Scene question records
============================================================

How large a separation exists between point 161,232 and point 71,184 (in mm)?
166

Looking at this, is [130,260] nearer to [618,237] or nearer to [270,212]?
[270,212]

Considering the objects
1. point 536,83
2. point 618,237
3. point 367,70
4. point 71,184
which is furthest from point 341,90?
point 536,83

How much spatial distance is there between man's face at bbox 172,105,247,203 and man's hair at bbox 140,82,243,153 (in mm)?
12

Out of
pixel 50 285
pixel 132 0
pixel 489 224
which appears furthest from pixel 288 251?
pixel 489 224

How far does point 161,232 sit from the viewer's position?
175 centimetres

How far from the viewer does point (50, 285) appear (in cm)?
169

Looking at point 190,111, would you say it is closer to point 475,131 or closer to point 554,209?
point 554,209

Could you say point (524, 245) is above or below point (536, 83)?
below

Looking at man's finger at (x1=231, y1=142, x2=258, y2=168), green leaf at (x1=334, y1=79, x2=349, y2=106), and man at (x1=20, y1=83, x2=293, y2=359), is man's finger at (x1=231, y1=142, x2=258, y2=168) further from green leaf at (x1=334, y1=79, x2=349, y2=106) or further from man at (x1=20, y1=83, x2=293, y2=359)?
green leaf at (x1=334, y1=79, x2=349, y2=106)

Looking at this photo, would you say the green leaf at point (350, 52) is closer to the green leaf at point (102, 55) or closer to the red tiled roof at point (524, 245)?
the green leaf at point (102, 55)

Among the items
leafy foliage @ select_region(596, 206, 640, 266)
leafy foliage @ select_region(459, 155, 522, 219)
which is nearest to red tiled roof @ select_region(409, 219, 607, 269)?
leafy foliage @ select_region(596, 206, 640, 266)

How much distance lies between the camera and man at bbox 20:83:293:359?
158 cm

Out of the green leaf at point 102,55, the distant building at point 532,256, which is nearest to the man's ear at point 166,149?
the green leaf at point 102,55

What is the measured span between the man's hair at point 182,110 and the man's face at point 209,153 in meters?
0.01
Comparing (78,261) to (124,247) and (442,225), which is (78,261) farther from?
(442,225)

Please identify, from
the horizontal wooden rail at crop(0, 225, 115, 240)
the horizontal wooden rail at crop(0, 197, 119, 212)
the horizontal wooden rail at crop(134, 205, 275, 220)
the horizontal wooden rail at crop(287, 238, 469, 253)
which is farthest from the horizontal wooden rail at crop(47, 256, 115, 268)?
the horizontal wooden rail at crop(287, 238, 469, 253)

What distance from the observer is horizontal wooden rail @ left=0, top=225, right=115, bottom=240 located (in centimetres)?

============================================================

#### Given request
Please reproduce the entire listing, exactly as shown.

#### Task answer
How large a separation exists between point 161,232 and point 71,184 (in mm)?
166

Looking at this, is [130,260] nearer to [618,237] or nearer to [270,212]?
[270,212]

Considering the objects
1. point 536,83
2. point 618,237
3. point 367,70
4. point 71,184
which is furthest from point 341,90?
point 536,83

How much spatial distance is there between man's face at bbox 172,105,247,203 and man's hair at bbox 140,82,243,153 (in mm)?
12

Out of
pixel 50 285
pixel 132 0
pixel 489 224
which appears furthest from pixel 288 251?
pixel 489 224

How far does point 161,232 sit from the viewer's position?
175 centimetres

How far from the viewer does point (50, 285) appear (in cm)?
169

Looking at point 190,111, would you say it is closer to point 475,131 or closer to point 554,209?
point 554,209

Could you say point (524, 245) is above or below point (536, 83)?
below

Looking at man's finger at (x1=231, y1=142, x2=258, y2=168), green leaf at (x1=334, y1=79, x2=349, y2=106), and man at (x1=20, y1=83, x2=293, y2=359), is man's finger at (x1=231, y1=142, x2=258, y2=168) further from green leaf at (x1=334, y1=79, x2=349, y2=106) or further from man at (x1=20, y1=83, x2=293, y2=359)?
green leaf at (x1=334, y1=79, x2=349, y2=106)

Looking at this photo, would you say the green leaf at point (350, 52) is closer to the green leaf at point (102, 55) or closer to the red tiled roof at point (524, 245)?
the green leaf at point (102, 55)

Among the items
leafy foliage @ select_region(596, 206, 640, 266)
leafy foliage @ select_region(459, 155, 522, 219)
which is nearest to red tiled roof @ select_region(409, 219, 607, 269)?
leafy foliage @ select_region(596, 206, 640, 266)

How much distance lies between the camera and man at bbox 20:83:293:359?
158 cm

Out of the green leaf at point 102,55, the distant building at point 532,256, which is nearest to the man's ear at point 166,149?
the green leaf at point 102,55

What is the measured span between the man's hair at point 182,110 and the man's face at point 209,153 in meters?
0.01
Comparing (78,261) to (124,247) and (442,225), which is (78,261) farther from?
(442,225)

Please identify, from
the horizontal wooden rail at crop(0, 225, 115, 240)
the horizontal wooden rail at crop(0, 197, 119, 212)
the horizontal wooden rail at crop(134, 205, 275, 220)
the horizontal wooden rail at crop(287, 238, 469, 253)
which is farthest from the horizontal wooden rail at crop(47, 256, 115, 268)?
the horizontal wooden rail at crop(287, 238, 469, 253)

What distance from the observer is horizontal wooden rail @ left=0, top=225, right=115, bottom=240 located (in centimetres)?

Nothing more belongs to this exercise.